Na escola de formação indicaram uma agência de empregos que sempre buscava professores iniciantes. Olívia preencheu toda a papelada pela internet e foi chamada diretamente por uma escola para a entrevista. Eles não foram muito específicos no cargo, mas tratava-se de uma organização não governamental que procurava professores para trabalhar com jovens que precisavam se adaptar em outro lugar, outra cultura – com possibilidades de viagens para outros países. Olívia sabia que um dos principais problemas enfrentados pelos adolescentes era justamente ter que aceitar mudanças, principalmente mudanças de vida como separação dos pais, troca de escolas, perda de algo valioso psicologicamente e outros casos, até aparentemente bobos, que ela sempre tratou com respeito e importância. Ela não sabia exatamente qual seria seu trabalho, mas pareceu-lhe que era para trabalhar com jovens em processo de imigração da família ou de adoção por pais de outros países. Ela gostou da ideia e pensou que seria bem mais simples do que o trabalho com crianças pequenas e seria um desafio que precisava enfrentar.

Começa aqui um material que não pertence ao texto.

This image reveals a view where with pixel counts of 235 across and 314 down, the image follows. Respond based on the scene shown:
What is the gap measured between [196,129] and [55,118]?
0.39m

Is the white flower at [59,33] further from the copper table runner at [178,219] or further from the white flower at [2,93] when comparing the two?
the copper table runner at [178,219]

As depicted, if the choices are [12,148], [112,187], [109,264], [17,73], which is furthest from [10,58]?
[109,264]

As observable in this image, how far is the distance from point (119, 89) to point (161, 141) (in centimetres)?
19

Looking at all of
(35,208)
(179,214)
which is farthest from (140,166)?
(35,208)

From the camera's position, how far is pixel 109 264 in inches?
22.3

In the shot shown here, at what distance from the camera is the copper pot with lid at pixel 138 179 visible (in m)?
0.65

Aos vinte anos, Olívia, nervosa e cheia de expectativa, caminhava pelas ruas do centro da cidade, sem imaginar que a organização já a havia escolhido previamente ao analisar toda sua vida: suas qualificações e disposição para assumir o cargo.

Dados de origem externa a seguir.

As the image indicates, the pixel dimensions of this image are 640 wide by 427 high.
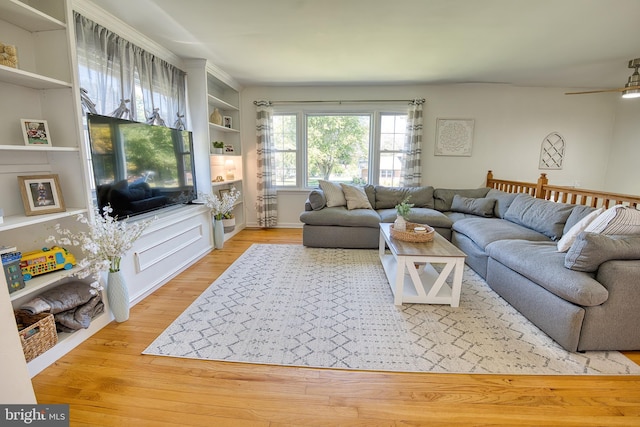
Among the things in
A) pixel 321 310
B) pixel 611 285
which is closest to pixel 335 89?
pixel 321 310

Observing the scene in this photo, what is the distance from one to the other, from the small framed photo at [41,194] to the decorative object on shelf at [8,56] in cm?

No elevador, ela se olhou no espelho para conferir sua imagem. Tinha a aparência ainda mais jovem, além de ser mais baixa que as outras meninas de sua idade, e ela estava com medo que eles percebessem isto. Queria parecer mais velha e analisando tudo, trançou rapidamente o cabelo e resolveu abotoar o último botão da camisa, fechando um pouco mais o decote. Pouco antes de a porta abrir no 12º andar, ela sentiu vontade de voltar: não estava assim tão certa de que queria enfrentar novos desafios. E quando a mulher, que já a esperava para a entrevista, mandou-a entrar na sala e sentar, ela adivinhou a primeira pergunta:
– Seja bem vinda, Olívia! Você tem certeza de que está preparada para enfrentar novos desafios?
– Sim, senhora! – Mentiu Olívia, sentindo-se um pouco culpada.
Após a entrevista, que correu muito acima das expectativas, Olívia descobriria que a mulher também mentia.
– A entrevista foi cansativa? – Perguntou simpaticamente o homem que entrara no elevador no 12º andar com Olívia. Olívia apertou o botão do térreo e disse:
– Acho que me saí bem! Algumas perguntas não faziam muito sentido, mas acho que consegui responder de acordo.
– Com certeza! Você tem justamente o perfil que procuram.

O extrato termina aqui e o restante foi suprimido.